- Set of tasks:
a: Answer these questions about the thread on changing a function at one point:
(i) What type does f have in the question?
(ii) What is the name of the lemma stated in the answer?
(iii) According to the final sentence, what is the proof in the true case actually a proof of?
b: Pick up the thread on changing a function at one point after its final sentence and keep writing.

- Text passage:
Change a function at one point

Question

I have two elements f : X -> bool and x : X.

How to define g : X -> bool such g x = true and g y = f y for y != x.

Answer 1

Just complementing Vinz's answer, there's no way of defining such a function for arbitrary X, because it implies that X has "almost decidable" equality:

Section Dec.

Variable X : Type.

Variable override : (X -> bool) -> X -> X -> bool.

Hypothesis Hoverride_eq : forall f x, override f x x = true.
Hypothesis Hoverride_neq : forall f x x', x <> x' -> override f x x' = f x'.

Lemma xeq_dec' (x x' : X) : {~ x <> x'} + {x <> x'}.
Proof.
  destruct (override (fun _ => false) x x') eqn:E.
  - left.
    intros contra.
    assert (H := Hoverride_neq (fun _ => false) _ _ contra).
    simpl in H.
    congruence.
  - right.
    intros contra.
    subst x'.
    rewrite Hoverride_eq in E.
    discriminate.
Qed.

End Dec.

This lemma says that if there's a way of doing what you asked for for X, then one can test whether two elements x and x' of X are equal, except that the proof of equality that one gets in the true case is actually a proof of the double negation of x = x'.

Records

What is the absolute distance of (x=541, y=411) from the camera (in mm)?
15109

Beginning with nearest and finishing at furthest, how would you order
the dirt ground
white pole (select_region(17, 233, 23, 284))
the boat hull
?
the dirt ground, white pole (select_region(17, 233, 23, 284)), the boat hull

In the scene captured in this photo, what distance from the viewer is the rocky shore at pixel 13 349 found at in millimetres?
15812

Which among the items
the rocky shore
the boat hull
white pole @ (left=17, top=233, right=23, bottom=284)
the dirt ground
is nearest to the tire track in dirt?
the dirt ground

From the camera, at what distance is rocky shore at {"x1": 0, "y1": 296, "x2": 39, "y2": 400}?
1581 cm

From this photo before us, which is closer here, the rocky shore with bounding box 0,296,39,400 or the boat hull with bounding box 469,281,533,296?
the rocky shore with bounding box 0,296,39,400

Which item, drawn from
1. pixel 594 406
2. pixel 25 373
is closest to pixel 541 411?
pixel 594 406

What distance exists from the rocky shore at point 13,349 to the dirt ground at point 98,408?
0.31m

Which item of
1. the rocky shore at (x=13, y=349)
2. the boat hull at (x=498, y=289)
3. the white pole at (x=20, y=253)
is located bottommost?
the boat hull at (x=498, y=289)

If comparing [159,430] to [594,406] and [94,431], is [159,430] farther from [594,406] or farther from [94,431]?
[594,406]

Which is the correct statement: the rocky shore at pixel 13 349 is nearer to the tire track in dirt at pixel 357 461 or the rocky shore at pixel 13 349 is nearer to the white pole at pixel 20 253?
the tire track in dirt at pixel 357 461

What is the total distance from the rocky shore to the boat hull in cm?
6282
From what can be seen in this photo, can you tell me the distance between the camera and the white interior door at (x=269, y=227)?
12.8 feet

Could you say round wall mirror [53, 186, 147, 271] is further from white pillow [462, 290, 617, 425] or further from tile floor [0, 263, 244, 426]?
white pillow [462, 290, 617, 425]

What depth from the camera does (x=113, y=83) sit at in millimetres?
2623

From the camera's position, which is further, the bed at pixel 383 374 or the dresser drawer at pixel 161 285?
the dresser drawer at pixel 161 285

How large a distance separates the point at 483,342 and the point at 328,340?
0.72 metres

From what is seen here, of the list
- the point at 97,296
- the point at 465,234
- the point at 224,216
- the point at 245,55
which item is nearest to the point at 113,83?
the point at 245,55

- Expected results:
a:
(i) X -> bool
(ii) xeq_dec'
(iii) The double negation of x = x'.

b:
Answer 2

Following your answer to my comment, I don't think you can define a "function" g, because you need a constructive way do distinguish x from other instances of type X. However you could define a relation between the two, which could be transformed into a function if you get decidability. Something like:

Parameter X : Type.
Parameter f : X -> bool.
Parameter x : X.

Inductive gRel : X -> bool -> Prop :=
  | is_x : gRel x true
  | is_not_x : forall y: X, y <> x -> gRel y (f y)
.

Definition gdec (h: forall a b: X, {a = b}+{a <> b}) : X -> bool :=
  fun a => if h a x then true else f a.

Lemma gRel_is_a_fun: (forall a b: X, {a = b}+{a <> b}) ->
  exists g : X -> bool, forall a, gRel a (g a).
Proof.
intro hdec.
exists (gdec hdec); unfold gdec.
intro a; destruct (hdec a x).
now subst; apply is_x.
now apply is_not_x.
Qed.